Monday, Aug. 06, 1956
The New Siege
Thirty bowler-hatted London bankers trooped solemnly into No. n Downing Street last week, on an unprecedented summons from Chancellor of the Exchequer Macmillan. the liveliest man in the government of Anthony Eden. Urbane Harold Macmillan (who delights in his new Threepenny Opera nickname of "Mack the Knife") wanted to impress on London's top bankers the thin edge on which the British economy now rests.
Any new burst of inflation, he feared, would shake foreign confidence in the pound, and bring a new drain on the nation's gold reserve. In his drive to control credit, Mack the Knife has raised the government's rate on bank loans to 5 1/2%, the highest level since 1932 Depression days, and twice the discount rate of the Federal Reserve Bank of New York.
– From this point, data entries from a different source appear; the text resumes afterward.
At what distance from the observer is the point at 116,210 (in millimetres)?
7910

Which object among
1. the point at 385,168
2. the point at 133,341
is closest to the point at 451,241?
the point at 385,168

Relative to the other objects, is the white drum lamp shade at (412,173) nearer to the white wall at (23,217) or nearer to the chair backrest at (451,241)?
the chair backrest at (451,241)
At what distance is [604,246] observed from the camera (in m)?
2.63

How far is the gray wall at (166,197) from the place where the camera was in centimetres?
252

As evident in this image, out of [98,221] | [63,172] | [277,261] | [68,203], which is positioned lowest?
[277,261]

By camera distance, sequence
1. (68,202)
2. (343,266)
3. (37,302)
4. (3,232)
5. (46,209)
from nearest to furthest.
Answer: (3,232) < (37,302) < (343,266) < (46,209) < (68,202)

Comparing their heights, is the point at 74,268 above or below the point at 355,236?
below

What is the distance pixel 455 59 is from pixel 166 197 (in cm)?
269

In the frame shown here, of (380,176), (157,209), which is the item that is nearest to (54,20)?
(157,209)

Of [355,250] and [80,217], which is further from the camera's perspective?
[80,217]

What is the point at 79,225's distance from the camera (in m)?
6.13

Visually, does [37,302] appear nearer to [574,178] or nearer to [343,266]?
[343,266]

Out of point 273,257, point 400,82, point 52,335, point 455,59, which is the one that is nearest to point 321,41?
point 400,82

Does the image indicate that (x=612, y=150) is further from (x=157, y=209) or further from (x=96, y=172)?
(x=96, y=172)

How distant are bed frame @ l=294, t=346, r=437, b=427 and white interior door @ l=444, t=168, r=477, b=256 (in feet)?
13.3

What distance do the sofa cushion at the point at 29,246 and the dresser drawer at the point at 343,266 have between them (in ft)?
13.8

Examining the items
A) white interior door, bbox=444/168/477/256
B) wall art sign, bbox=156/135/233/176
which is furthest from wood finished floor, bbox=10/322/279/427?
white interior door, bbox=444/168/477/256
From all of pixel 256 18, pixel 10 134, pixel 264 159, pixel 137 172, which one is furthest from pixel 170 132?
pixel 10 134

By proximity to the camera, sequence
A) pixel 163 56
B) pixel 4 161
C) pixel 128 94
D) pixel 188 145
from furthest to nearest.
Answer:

Underlying all of Britain's headline troubles in hanging onto her colonies is a completely undramatic crisis in stabilizing her economy. Prime Minister Eden, who will go to any lengths to avoid a colorful phrase, has in a rare burst of exhortation called it "the new Battle of Britain." Three weeks ago he warned: "We are all in it. and upon its outcome our homes, our jobs and our children's future depends." Unless Britain wins the battle, he told a Lancashire audience, "we are in mortal peril of poverty by stages."
Unheeded Call. For a people with an unrivaled record of subjection to calls to greatness, austerity and sacrifice over the past 17 years, Britons have been singularly unmoved by Sir Anthony's outburst. They can see nothing so dramatic and decisive as a new Battle of Britain--only a new declaration of siege. They are enjoying summer holidays, TV sets and a respite from shortages. And plain Britons, listening in puzzlement to Eden's suddenly urgent cries, may search the acts of his government in vain for signs of a bold lead in preparing for battle.
To bring the British economy into healthy balance and end inflation might have called for expansion of national productivity on a scale such as West Germany has achieved. But British workmen, though 99% employed, adhere to their old habits of featherbedding; and many British employers shy away from free competition, and prefer obsolescence to bestirring themselves.
Inching, Pinching. At the moment, the government's credit squeeze has leveled off last year's frightening import rise, narrowed the trade gap to a monthly $45 million, and restored gold reserves. But with retail prices up ten points over last year, it has not stopped inflation. Last week the inching, pinching process of deflation brought violence and strikes to Britain's smoke-stained Midlands.
When British Motor Corp. (Morris and Austin) laid off 6,000 workers made "redundant" by the falling car sales abroad and at home, trade unions ordered 51,000 workers to quit in protest. Much to everyone's surprise, more than half the workers reported to work anyway, crashing through mass picket lines in trucks, fistfighting their way through the gates. Most of those fired quickly found other jobs in the Midlands. The unions, however, stubbornly held out for reinstatement of the whole lot. Yet mobility of labor is one of Britain's needs of the hour: in a labor-short market, the usual business practice of rationing the work--leaving the government to pay unemployment compensation for days on which no work is done--is economic madness.